In that same vein, economic underperformance of the past several quarters has been extrapolated into the future. Expectations of mediocre growth for the next several years are now the mainstay of private sector, International Monetary Fund and Bank of Canada forecasts, with expectations centred around about 2.25 per cent – a far cry from the heady and league-topping 3.3-per-cent growth achieved in 2010.

To be sure, many of the main engines for growth, which made Canada the favourite child a few years ago, are no longer there. As usual in the first stage of recovery, households sustained growth by taking advantage of cheap financing to buy cars, household durables and especially real estate.

What sent the Canadian economy to the basement was that businesses failed to assume the mantle of growth as normal in previous recovery phases. In the best year of the recovery, 2010, machinery and equipment investment (capital expenditure or capex) barely edged above 10 per cent and has averaged barely 1 per cent in the past six years. Commercial construction fared somewhat better in the early stages of the recover in 2010 and 2011 but has ground to a standstill in the past four quarters. With global growth, and hence exports, sluggish and an uncertain global outlook, it was perfectly understandable that businesses restrained capex outlays.

But should past performance still be a predictor of the future? The Bank of Canada has roughly 4-per-cent capex growth in 2014 baked into their gross domestic product forecasts, which is about half the pace needed every year just to replace worn-out capital. If businesses even increase capex to keep pace with replacement demand, GDP growth could be closer to the top end of the bank's predicted range of 1.8 to 2.8 per cent. If businesses decide to actually expand their productive capital, as bank surveys indicate businesses desire, GDP growth could easily come in well above 2.8 per cent.

The seeds of a strong capex cycle seem to be in place. There are emerging signs of accelerating growth in the U.S., U.K. and Japan. The cost of capital remains near record lows, with the Toronto Stock Exchange continuing to set new cycle highs and interest rates at or near cycle lows, not to mention the mountains of cash available on corporate balance sheets.

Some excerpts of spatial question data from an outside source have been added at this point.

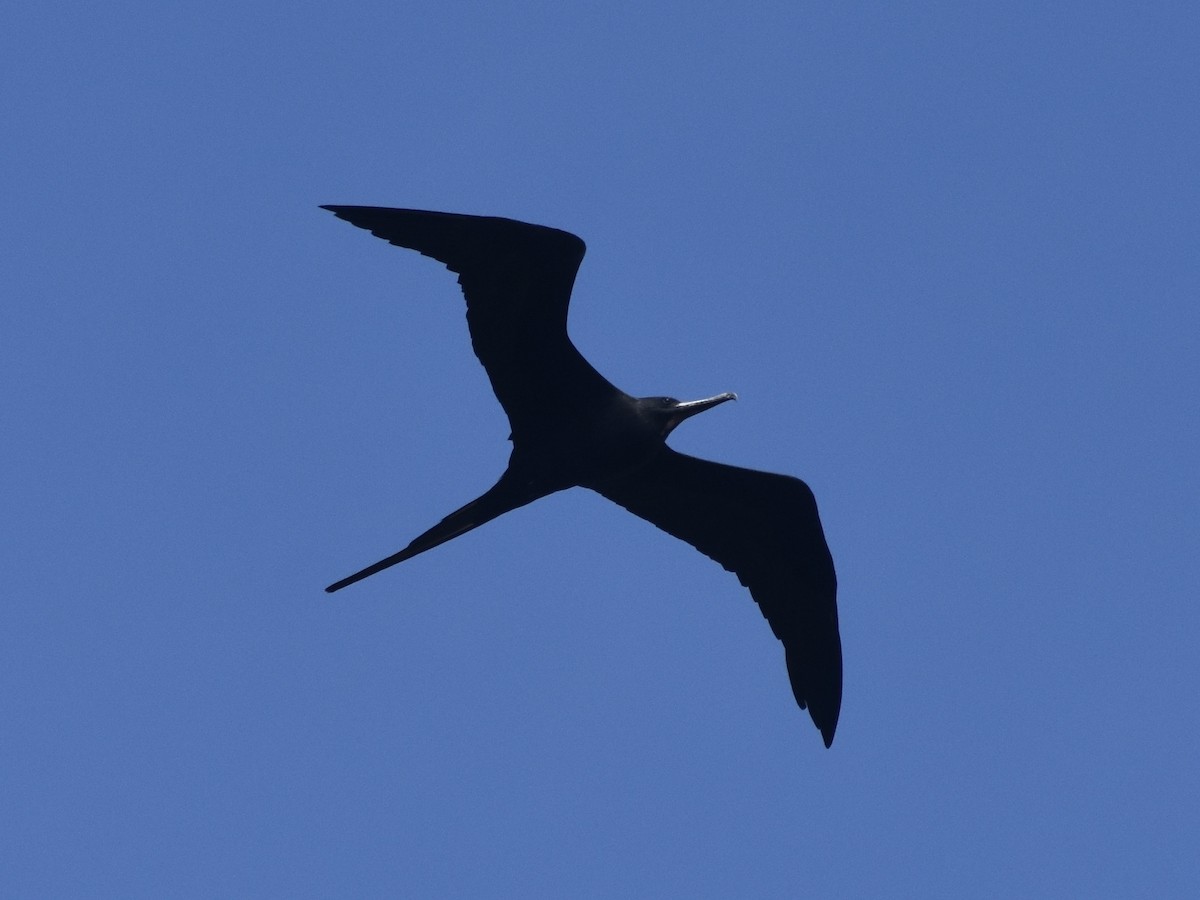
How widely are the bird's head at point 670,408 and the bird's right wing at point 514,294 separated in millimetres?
250

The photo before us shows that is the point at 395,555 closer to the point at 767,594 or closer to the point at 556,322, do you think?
the point at 556,322

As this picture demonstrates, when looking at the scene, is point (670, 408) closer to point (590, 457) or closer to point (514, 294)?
point (590, 457)

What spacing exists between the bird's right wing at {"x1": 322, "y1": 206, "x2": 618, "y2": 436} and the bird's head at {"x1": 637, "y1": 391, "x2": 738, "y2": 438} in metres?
0.25

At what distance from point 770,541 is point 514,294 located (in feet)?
8.75

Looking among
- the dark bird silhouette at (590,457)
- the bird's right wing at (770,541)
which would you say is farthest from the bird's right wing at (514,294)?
the bird's right wing at (770,541)

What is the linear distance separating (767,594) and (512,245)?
325 cm

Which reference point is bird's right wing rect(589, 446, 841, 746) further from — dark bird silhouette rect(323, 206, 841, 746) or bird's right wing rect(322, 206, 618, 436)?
bird's right wing rect(322, 206, 618, 436)

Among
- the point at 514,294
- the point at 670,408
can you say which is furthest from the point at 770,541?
the point at 514,294

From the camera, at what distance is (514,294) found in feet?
32.0

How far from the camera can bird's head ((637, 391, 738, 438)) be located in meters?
10.1

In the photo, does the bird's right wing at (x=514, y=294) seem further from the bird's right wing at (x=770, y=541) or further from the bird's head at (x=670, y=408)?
the bird's right wing at (x=770, y=541)

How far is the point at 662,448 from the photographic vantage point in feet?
34.5

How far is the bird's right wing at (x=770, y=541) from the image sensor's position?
35.4ft

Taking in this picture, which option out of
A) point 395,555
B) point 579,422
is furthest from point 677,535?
point 395,555
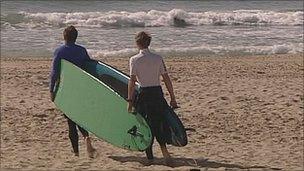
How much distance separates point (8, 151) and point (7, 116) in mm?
1762

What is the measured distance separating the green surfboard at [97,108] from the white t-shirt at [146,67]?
1.60 feet

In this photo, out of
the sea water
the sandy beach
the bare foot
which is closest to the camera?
the sandy beach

Moreover, almost six successive years of stagnant capex investment means that the stock of capital is now critically low and capacity pressures may soon become apparent. The Band of Canada's October Business Outlook Survey reported a six-year high in businesses that would find it difficult to meet an unexpected rise in demand. Capacity utilization rates tell a similar story with businesses running at over 80 per cent of productive capacity in the second quarter, about 2 per cent above the 20-year historical trend.

What this potential growth surprise means to investors is that the short end of the yield curve is not anticipating a sufficient possibility of a rate hike from the Bank of Canada in 2014. Moreover, with virtually every private and public sector forecaster predicting that Canada's economic performance will fall short of the U.S. by about 0.3 percentage points, there's plenty of room for the Canada/U.S. bond spreads to widen as well.

Sheryl King is an independent macroeconomic strategist with more than 20 years experience in the international financial industry and central banking.